• [Web image-caption data]
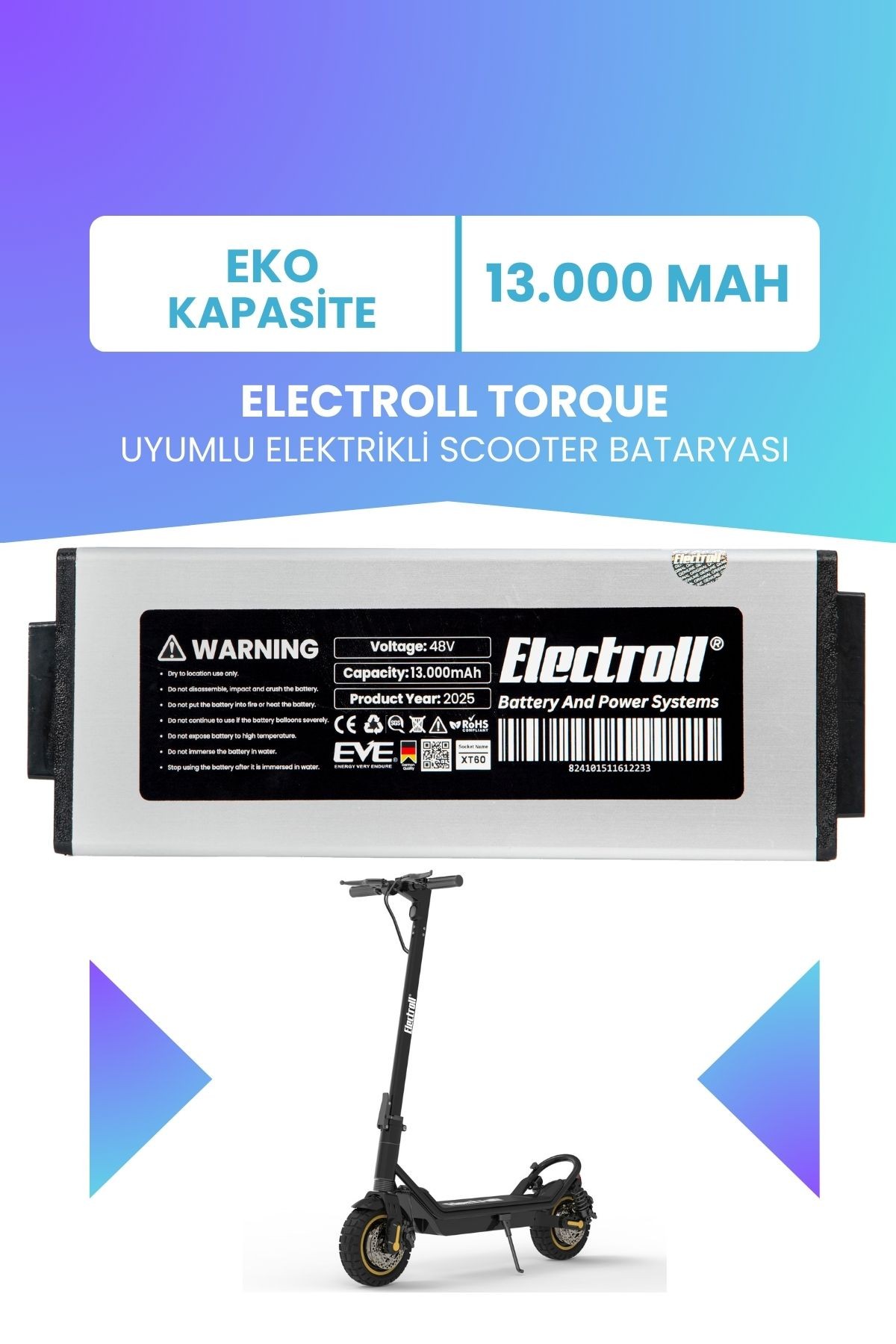 Torque 48v 13ah (EKO KAPASİTE) Elektrikli Scooter Bataryası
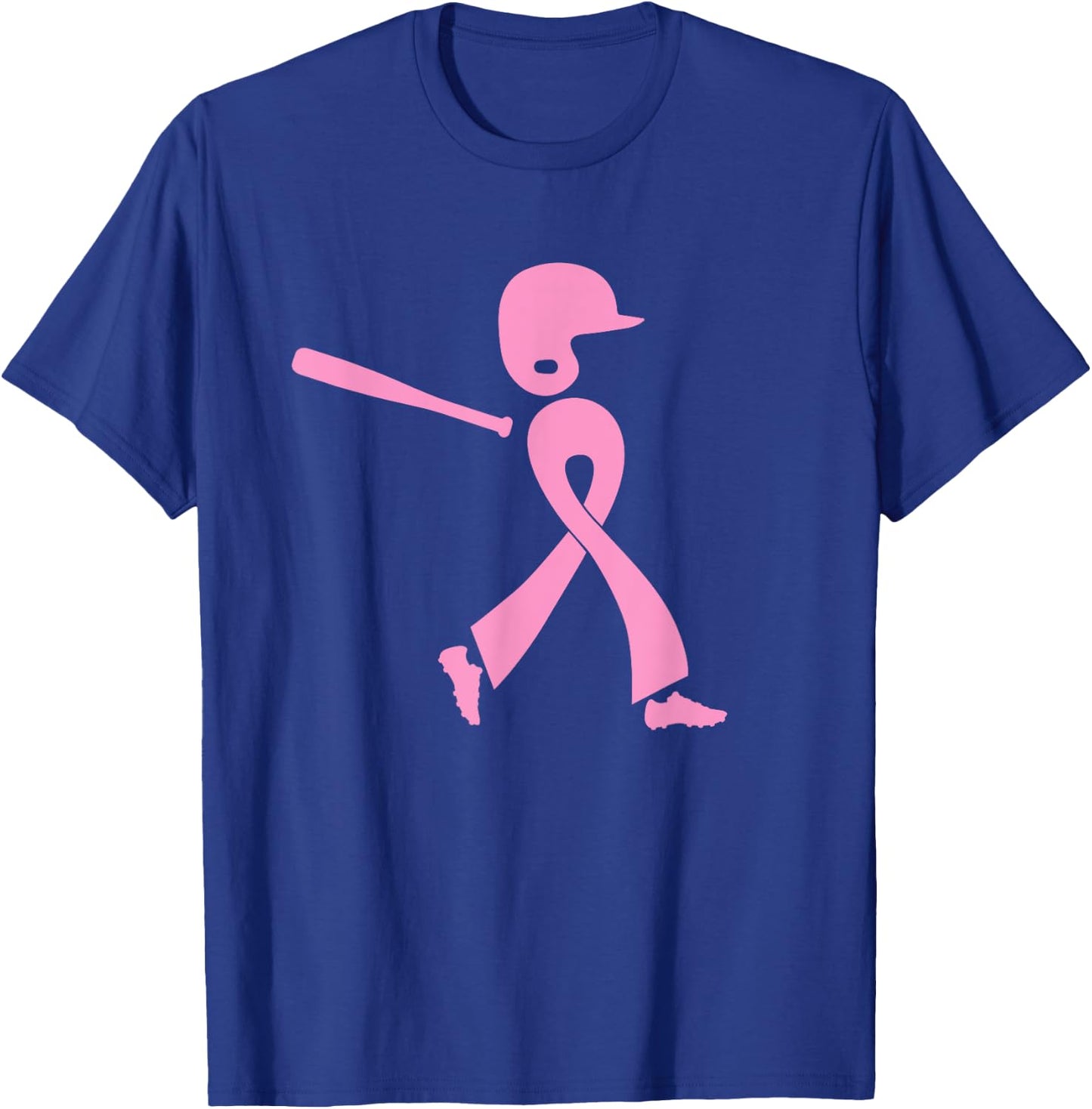 Strike Out Breast Cancer Awareness Pink Ribbon Baseball T-Shirt - T-Shirt | Royal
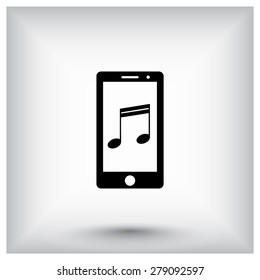 Mobile phone with note sign icon, vector illustration. Flat design style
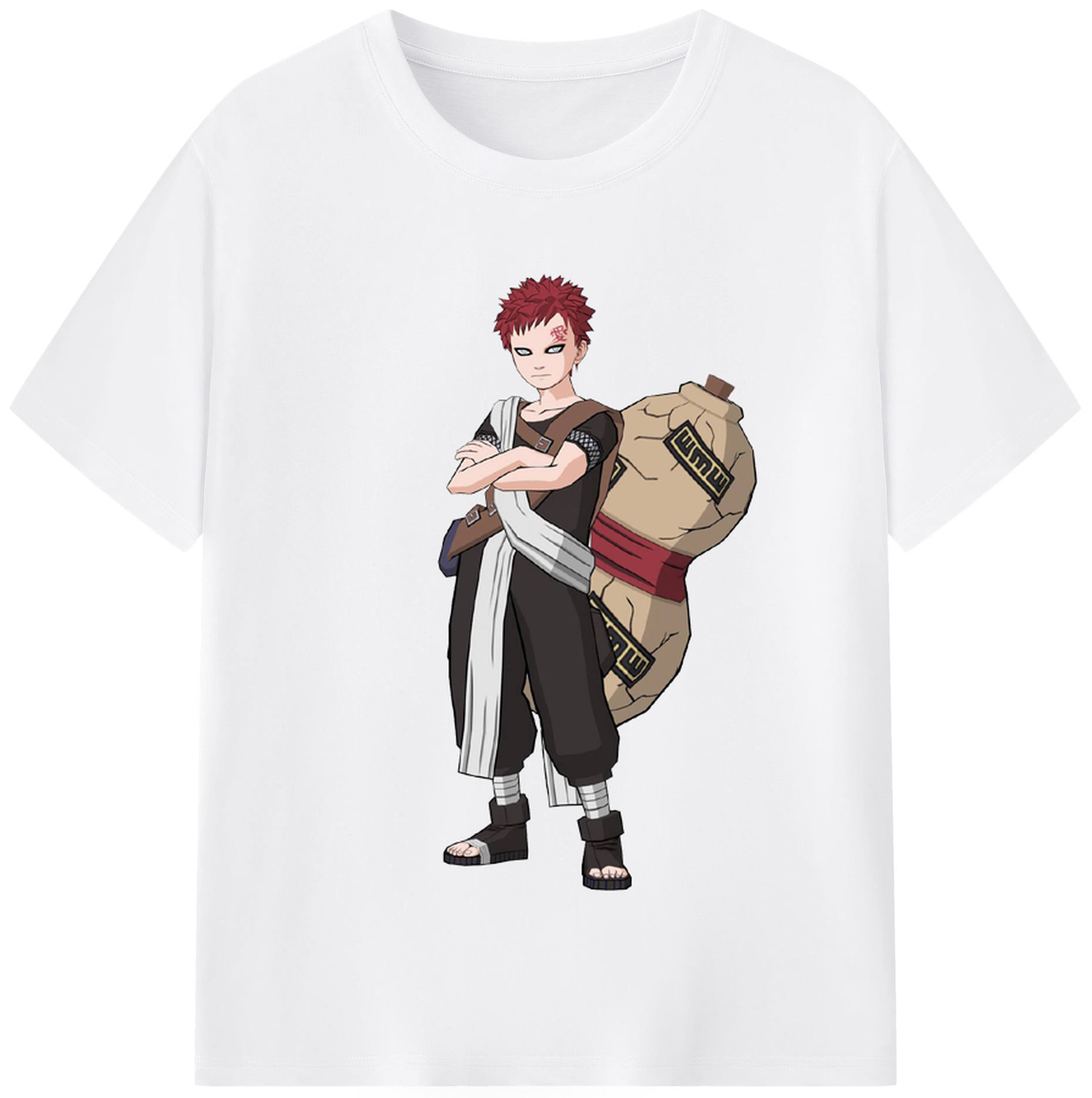 （画像用） NARUTO -ナルト- ガアラ Gaara 綿100％半袖Tシャツ（フロントプリント）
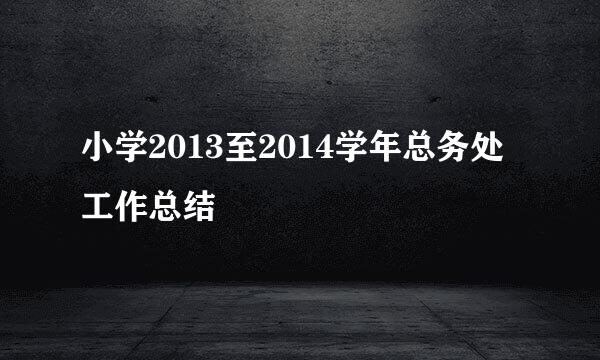 小学2013至2014学年总务处工作总结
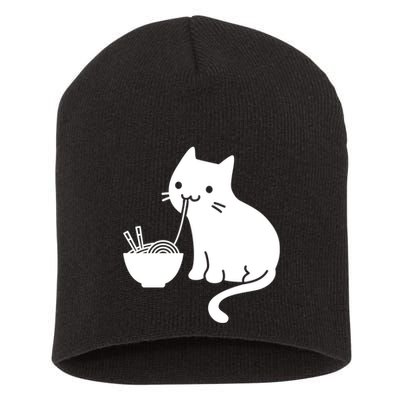 Cute Cat Eating Ramen Short Acrylic Beanie
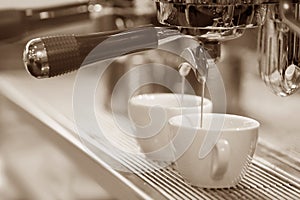 Espresso machine brewing a coffee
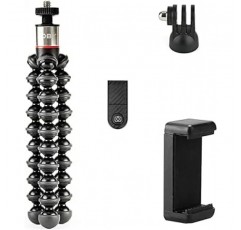 Joby JB01771-PKK 스마트폰 삼각대, 미니 삼각대 Gorilla Pod 325 모바일 키트 및 [스마트폰 어댑터/리모컨/GoPro 마운트] 블루투스 리모콘, 블랙/차콜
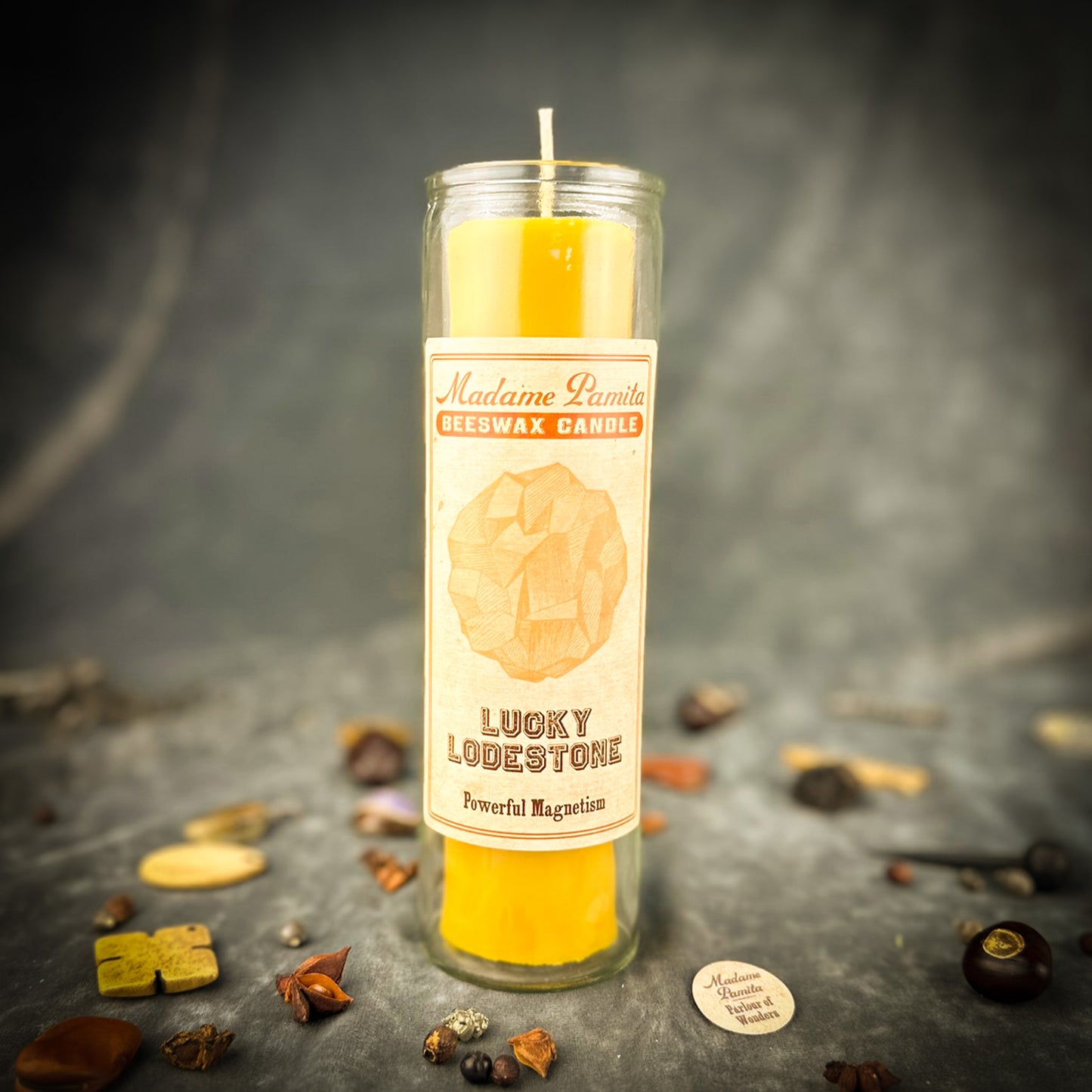 Lucky Lodestone Beeswax Vigil Candle by Madame Pamita - Attract Love, Money & Luck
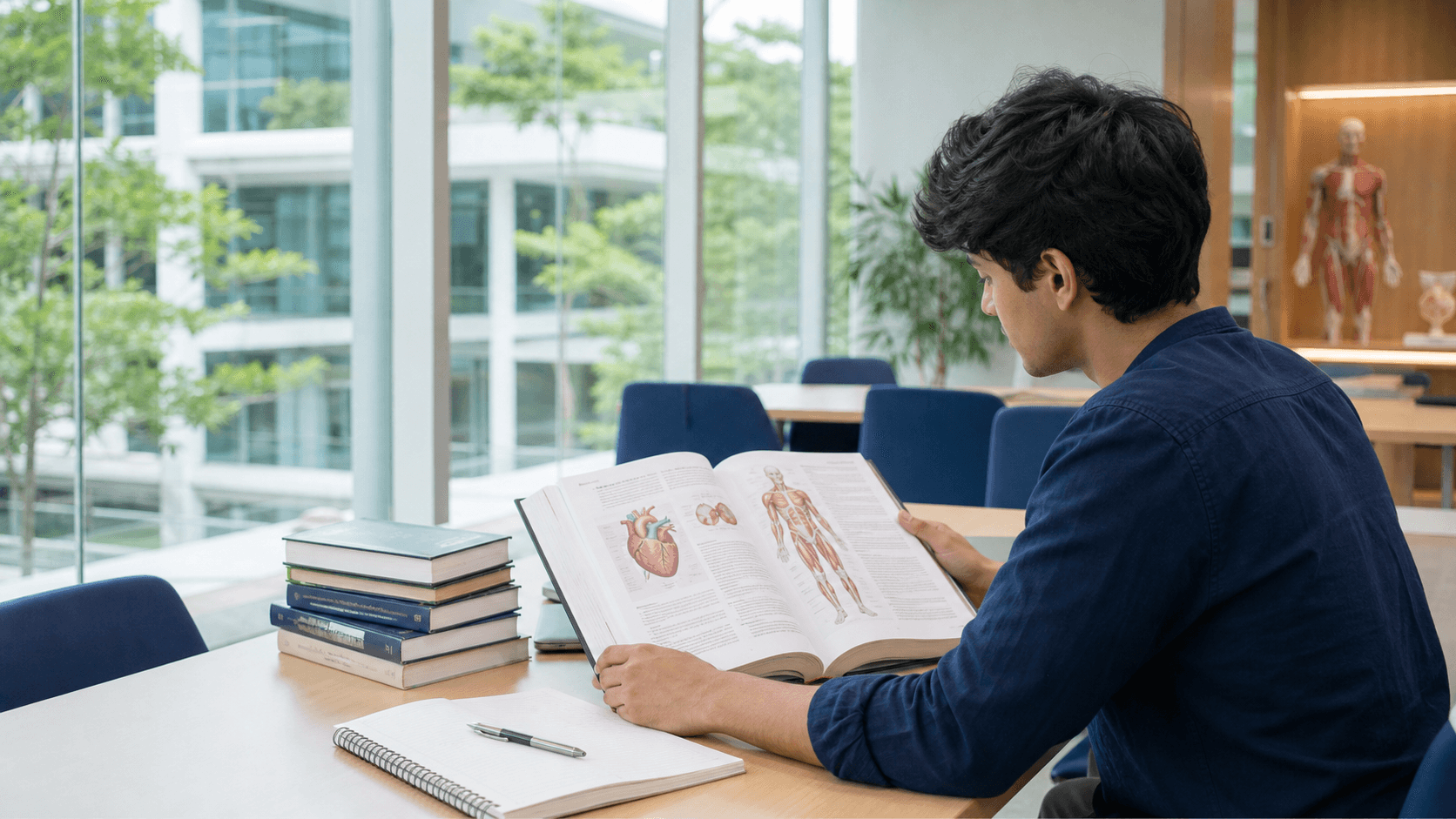 Indian medical student studying an unbranded English-language anatomy textbook in a modern Vietnamese university learning space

• [TASK GOAL] Reproduce every line of the records, from the very first one down to the line that contains "Joby JB01771-PKK 스마트폰", both ends included, and leave the pictures out of your answer.

• [SOLUTION FOR THIS TASK]
 Torque 48v 13ah (EKO KAPASİTE) Elektrikli Scooter Bataryası
 Strike Out Breast Cancer Awareness Pink Ribbon Baseball T-Shirt - T-Shirt | Royal
 Mobile phone with note sign icon, vector illustration. Flat design style
 （画像用） NARUTO -ナルト- ガアラ Gaara 綿100％半袖Tシャツ（フロントプリント）
 小学2013至2014学年总务处工作总结
 Cute Cat Eating Ramen Short Acrylic Beanie
 Espresso machine brewing a coffee
 Joby JB01771-PKK 스마트폰 삼각대, 미니 삼각대 Gorilla Pod 325 모바일 키트 및 [스마트폰 어댑터/리모컨/GoPro 마운트] 블루투스 리모콘, 블랙/차콜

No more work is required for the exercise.